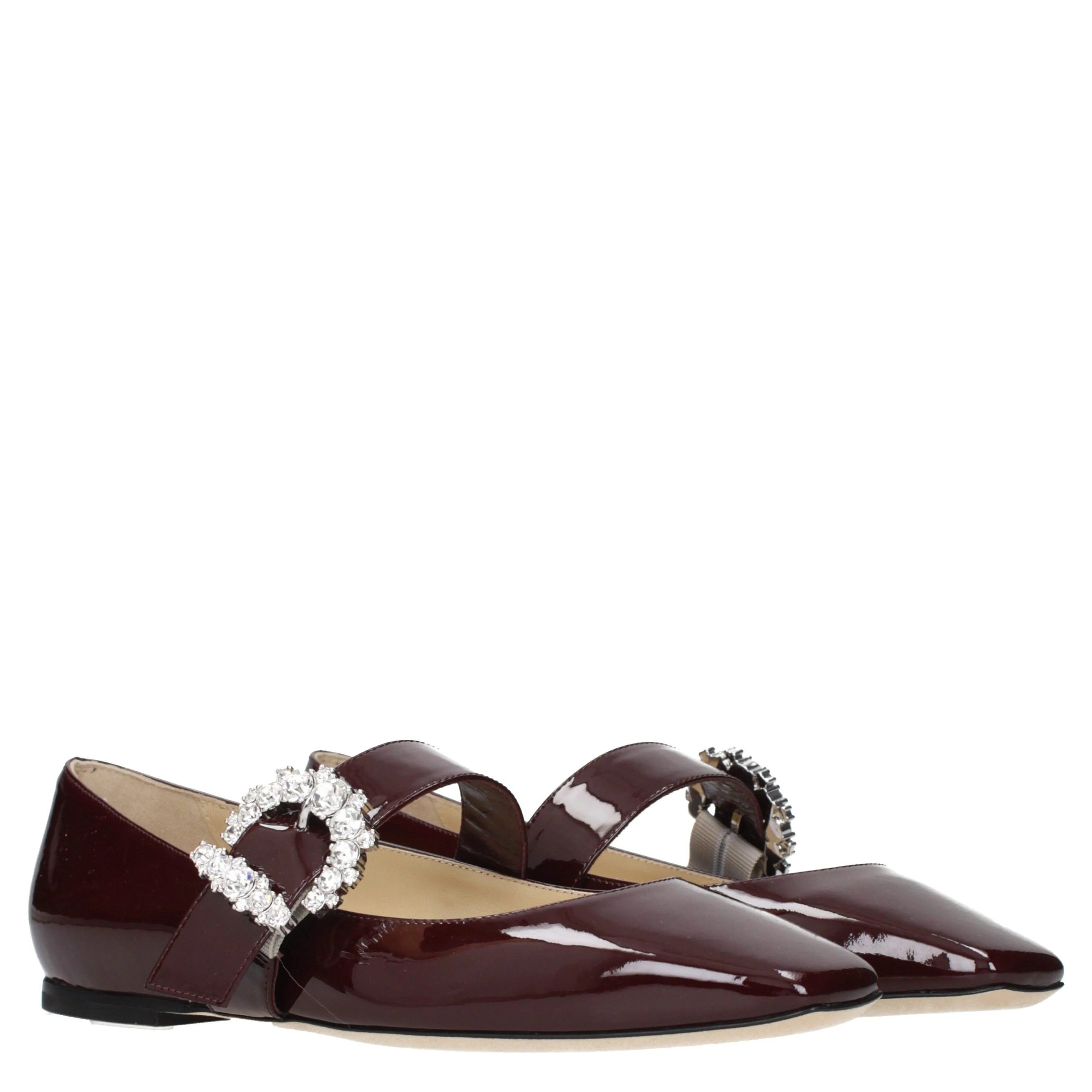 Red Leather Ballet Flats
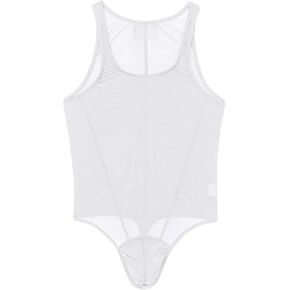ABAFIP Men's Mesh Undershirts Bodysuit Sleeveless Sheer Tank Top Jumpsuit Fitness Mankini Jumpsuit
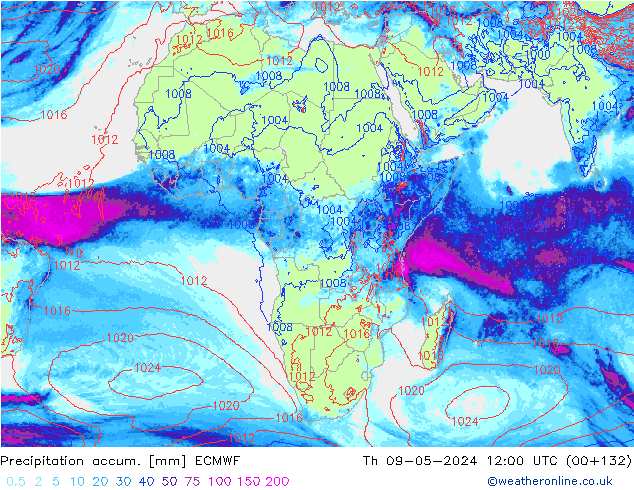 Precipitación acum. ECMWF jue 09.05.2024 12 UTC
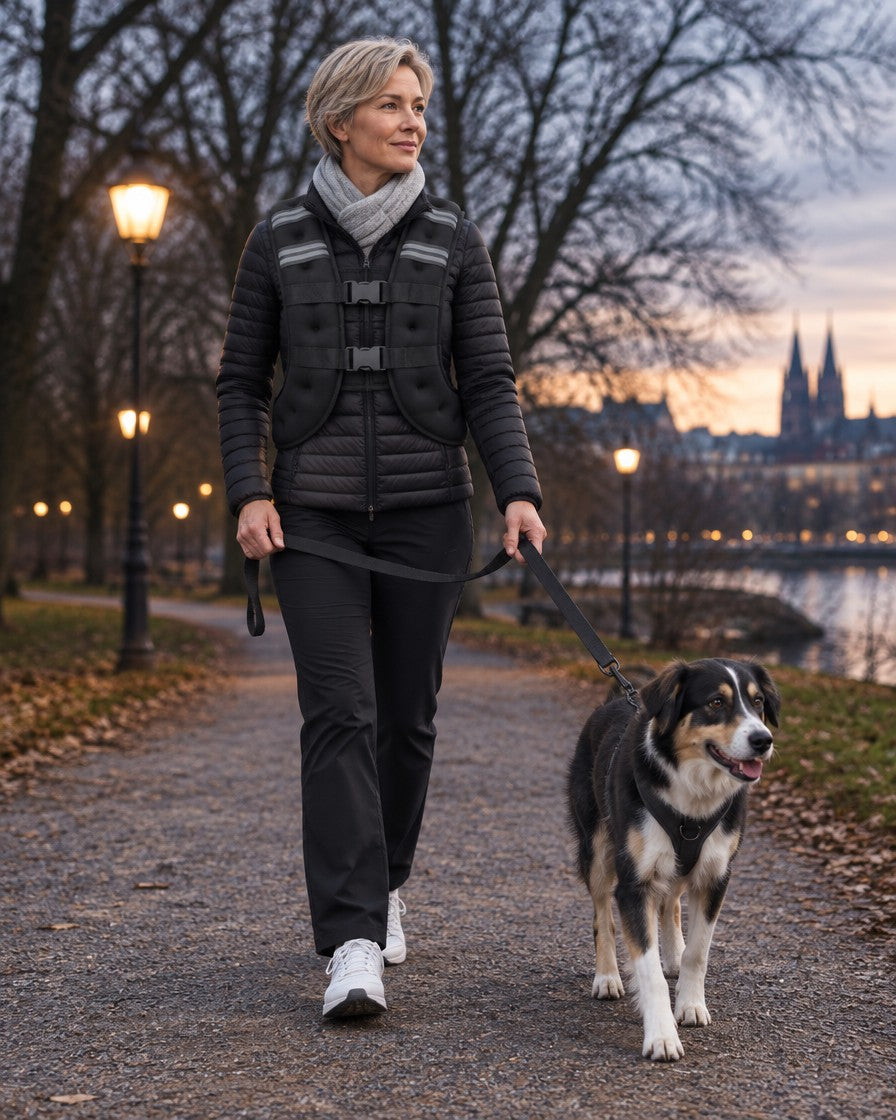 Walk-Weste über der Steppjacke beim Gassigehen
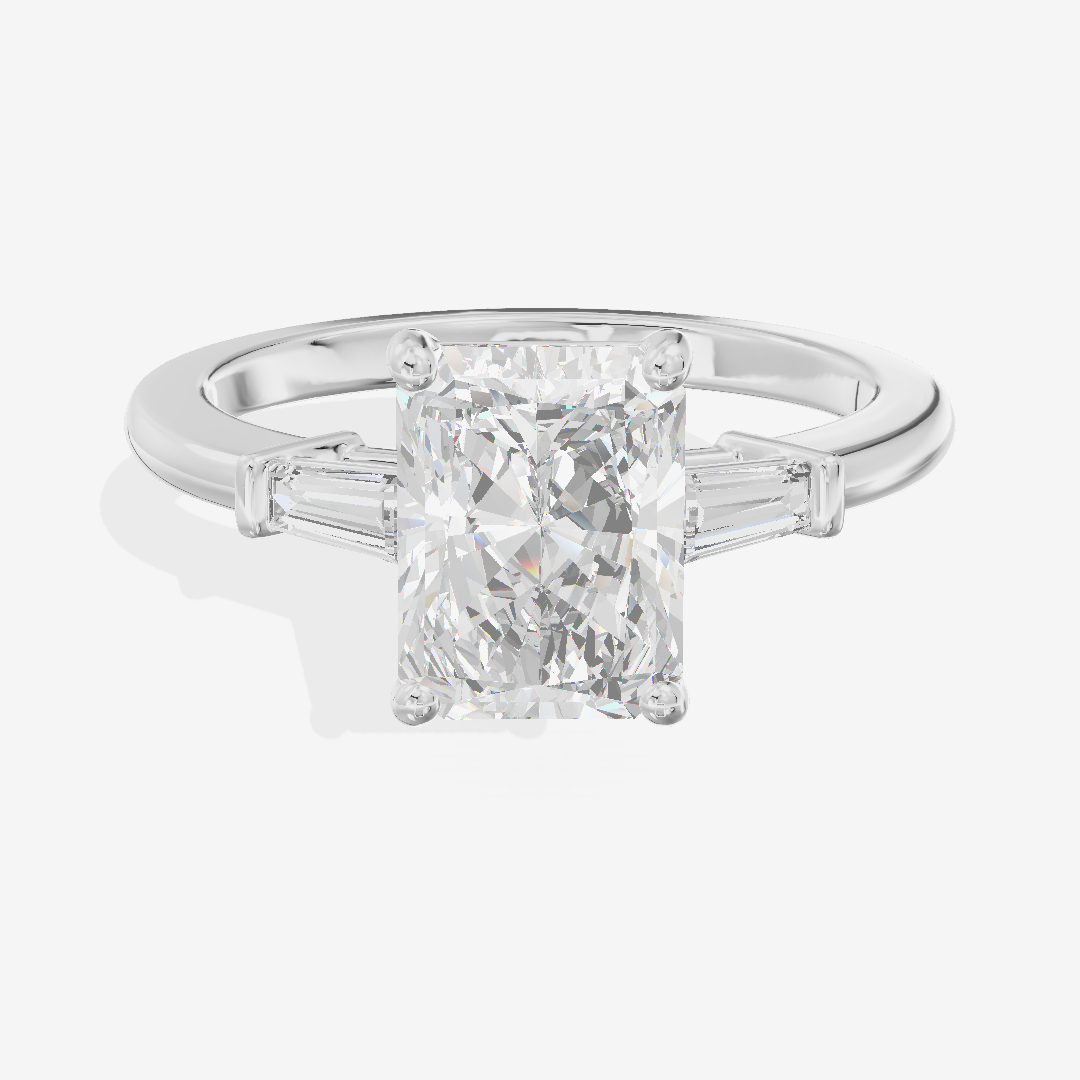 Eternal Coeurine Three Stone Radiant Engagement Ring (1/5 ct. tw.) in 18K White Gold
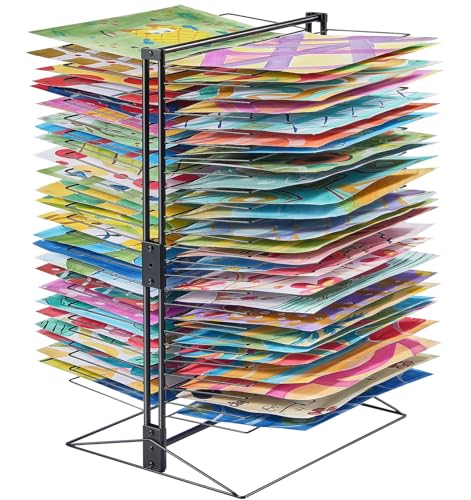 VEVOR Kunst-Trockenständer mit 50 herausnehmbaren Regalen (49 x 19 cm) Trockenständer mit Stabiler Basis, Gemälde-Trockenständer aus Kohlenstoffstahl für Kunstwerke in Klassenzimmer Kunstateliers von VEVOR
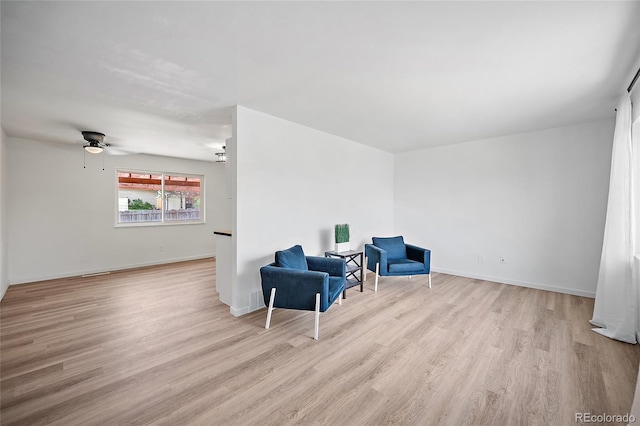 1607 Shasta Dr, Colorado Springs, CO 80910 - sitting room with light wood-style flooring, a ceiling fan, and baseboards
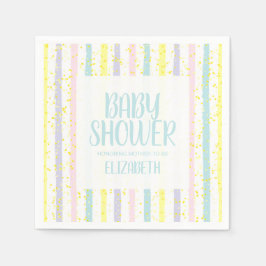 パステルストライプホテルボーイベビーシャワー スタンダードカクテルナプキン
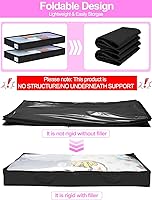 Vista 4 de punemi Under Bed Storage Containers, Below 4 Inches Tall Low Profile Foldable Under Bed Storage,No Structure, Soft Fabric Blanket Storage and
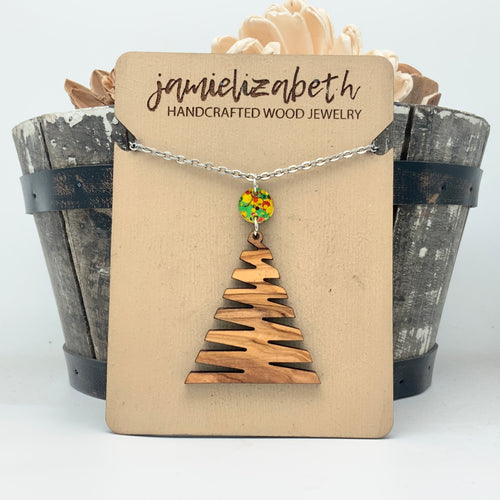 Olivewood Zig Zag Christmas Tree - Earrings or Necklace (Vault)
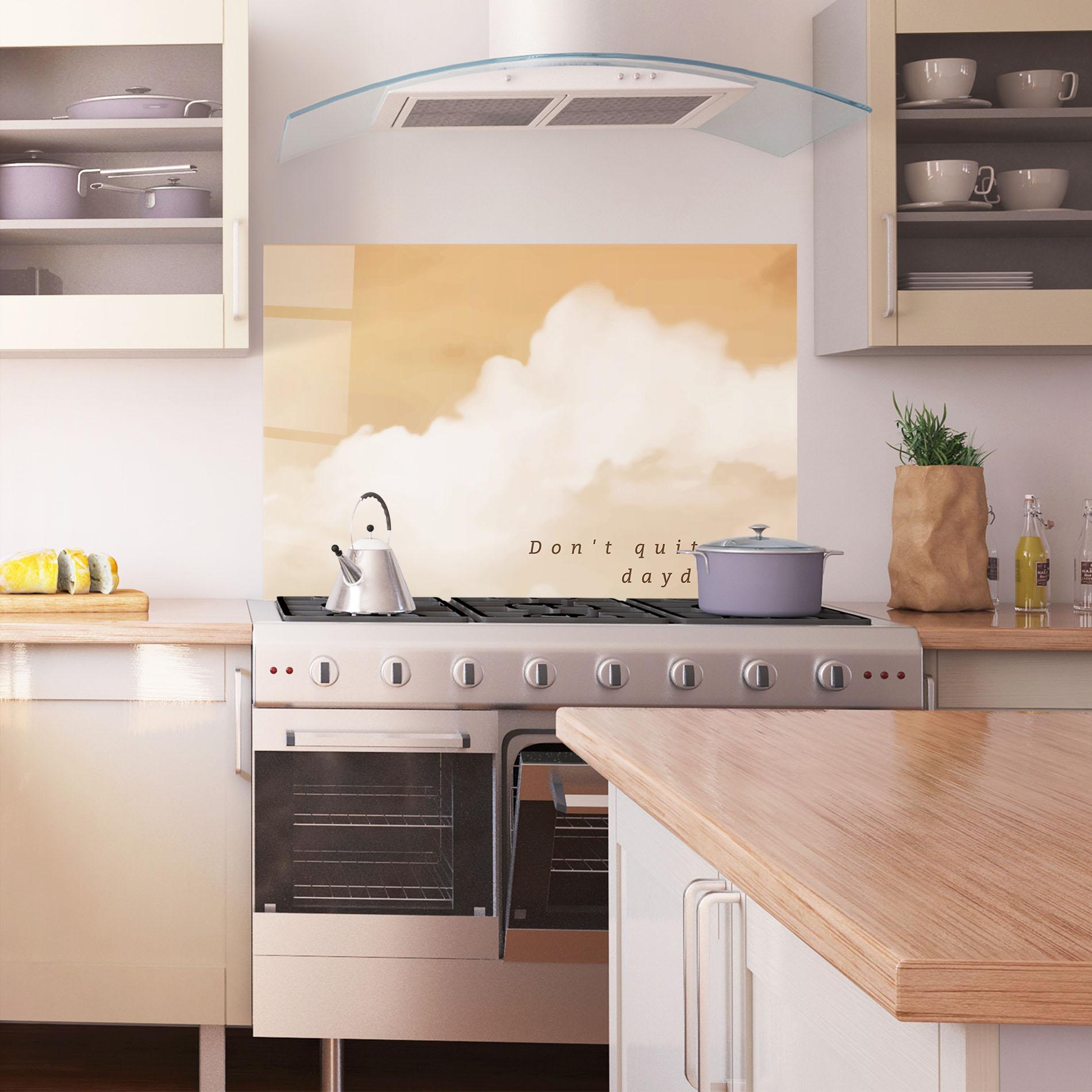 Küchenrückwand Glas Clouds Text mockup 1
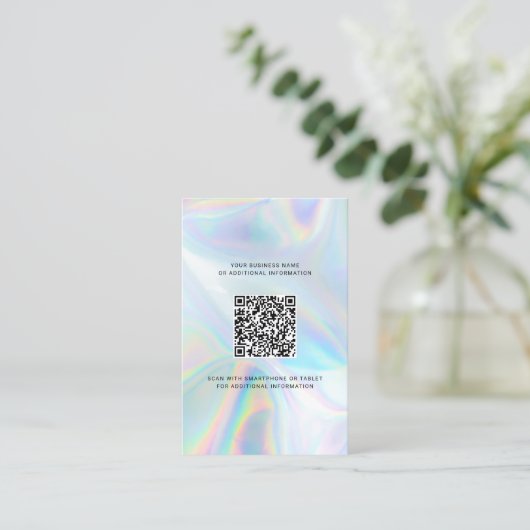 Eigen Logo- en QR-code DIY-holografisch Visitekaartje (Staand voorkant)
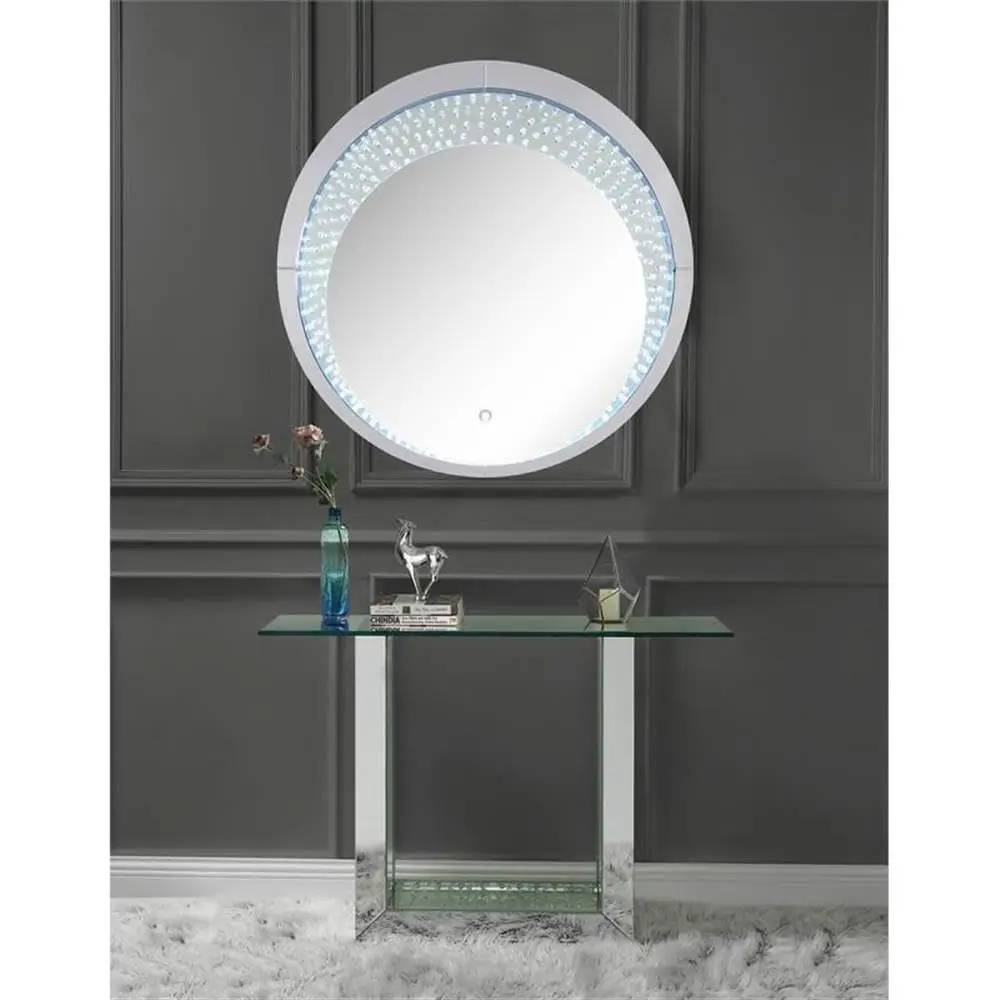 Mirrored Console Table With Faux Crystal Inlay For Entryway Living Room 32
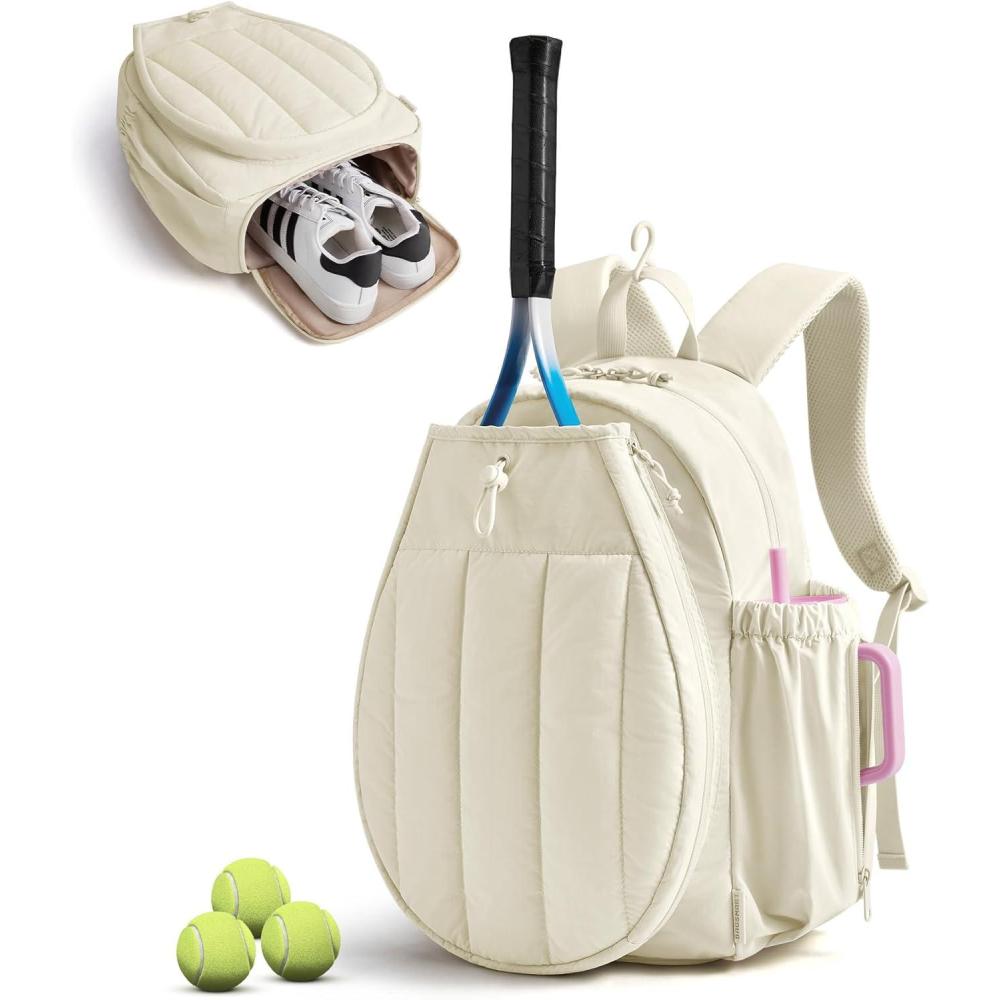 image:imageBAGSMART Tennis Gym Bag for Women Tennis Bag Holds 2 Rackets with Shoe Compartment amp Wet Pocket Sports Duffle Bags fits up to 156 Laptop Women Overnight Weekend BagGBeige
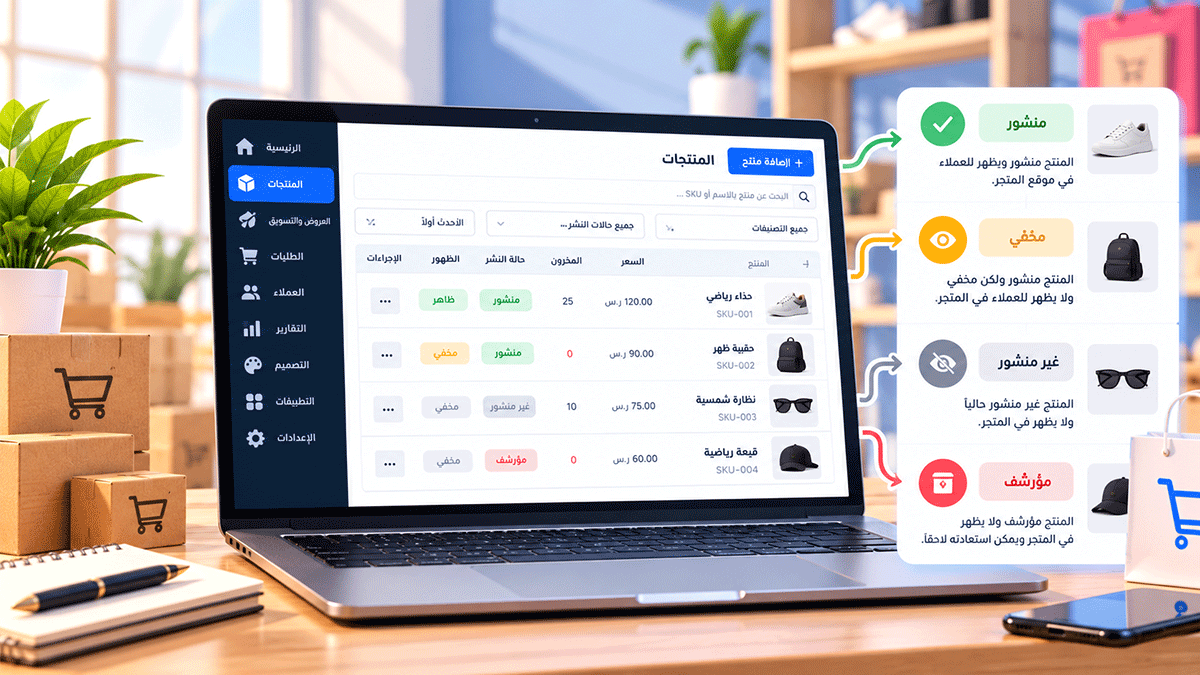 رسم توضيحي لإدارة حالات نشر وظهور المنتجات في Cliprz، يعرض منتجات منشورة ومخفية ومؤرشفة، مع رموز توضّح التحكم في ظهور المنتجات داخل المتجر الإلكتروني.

(Directions for this task)
Copy every row above word for word, from the first to the last, and leave the pictures out.

(Your response)
 Red Leather Ballet Flats
ABAFIP Men's Mesh Undershirts Bodysuit Sleeveless Sheer Tank Top Jumpsuit Fitness Mankini Jumpsuit
 Precipitación acum. ECMWF jue 09.05.2024 12 UTC
 Walk-Weste über der Steppjacke beim Gassigehen
 Eternal Coeurine Three Stone Radiant Engagement Ring (1/5 ct. tw.) in 18K White Gold
 VEVOR Kunst-Trockenständer mit 50 herausnehmbaren Regalen (49 x 19 cm) Trockenständer mit Stabiler Basis, Gemälde-Trockenständer aus Kohlenstoffstahl für Kunstwerke in Klassenzimmer Kunstateliers von VEVOR
 1607 Shasta Dr, Colorado Springs, CO 80910 - sitting room with light wood-style flooring, a ceiling fan, and baseboards
 パステルストライプホテルボーイベビーシャワー スタンダードカクテルナプキン
 Vista 4 de punemi Under Bed Storage Containers, Below 4 Inches Tall Low Profile Foldable Under Bed Storage,No Structure, Soft Fabric Blanket Storage and
 Olivewood Zig Zag Christmas Tree - Earrings or Necklace (Vault)
 Küchenrückwand Glas Clouds Text mockup 1
 Eigen Logo- en QR-code DIY-holografisch Visitekaartje (Staand voorkant)
 Mirrored Console Table With Faux Crystal Inlay For Entryway Living Room 32
 image:imageBAGSMART Tennis Gym Bag for Women Tennis Bag Holds 2 Rackets with Shoe Compartment amp Wet Pocket Sports Duffle Bags fits up to 156 Laptop Women Overnight Weekend BagGBeige
 رسم توضيحي لإدارة حالات نشر وظهور المنتجات في Cliprz، يعرض منتجات منشورة ومخفية ومؤرشفة، مع رموز توضّح التحكم في ظهور المنتجات داخل المتجر الإلكتروني.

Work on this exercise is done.